▶ _Text section_:
▽

Note that the following description gives identical parts and components respective identical reference signs. The identical parts and components are also identical in names and functions. Therefore, a specific description of those parts and components is not repeated. This applies also to descriptions below of a floodlight 1010 and the like.

The fiber 15 may be (i) a single-mode fiber or (ii) a multimode fiber, of which the core for transmitting light is thick. The fiber 15 may be made of not only quartz but also plastic. The fiber 15, in such a case, is inexpensive and high in bend strength. The fiber 15 may be connected to the lens 10 by a butt joint.

The laser element 2 emits a laser beam, which travels through the lens 10 and the fiber 15 and is reflected by the initial mirror 30 to fall upon the MEMS mirror 1001. The MEMS mirror 1001 is a minute electron mirror including fine parts formed by integrating machine parts with electron circuits. The MEMS mirror 1001 is provided between (i) the laser element 2 and (ii) a region outside the parabolic mirror 5 which region is located on the side opposite from the opening of the parabolic mirror 5. The description below deals with the MEMS mirror 1001 with reference to FIG. 22. FIG. 22 is a schematic view explaining the MEMS mirror 1001.

The MEMS mirror 1001 includes a mirror section 1001 a and a mirror driving section 1001 b. The mirror section 1001 a is provided as surrounded by the mirror driving section 1001 b. The mirror section 1001 a is exemplified by, but is not limited to, a circular biaxial mirror having a diameter of 1 mm Φ. The mirror section 1001 a may have a mirror plane provided with a coating such as an Al coating.

△

▶ _Written exercise_: Rewrite everything in the floodlight description from "Note that the" down to "and the like.", putting "reference numerals" wherever "reference signs" appears.

▶ _Record list_:
▽

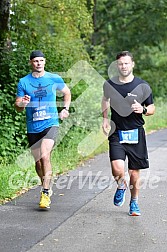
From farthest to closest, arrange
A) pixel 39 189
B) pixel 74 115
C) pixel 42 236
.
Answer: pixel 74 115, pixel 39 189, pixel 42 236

△

▶ _Exercise output_:
Note that the following description gives identical parts and components respective identical reference numerals. The identical parts and components are also identical in names and functions. Therefore, a specific description of those parts and components is not repeated. This applies also to descriptions below of a floodlight 1010 and the like.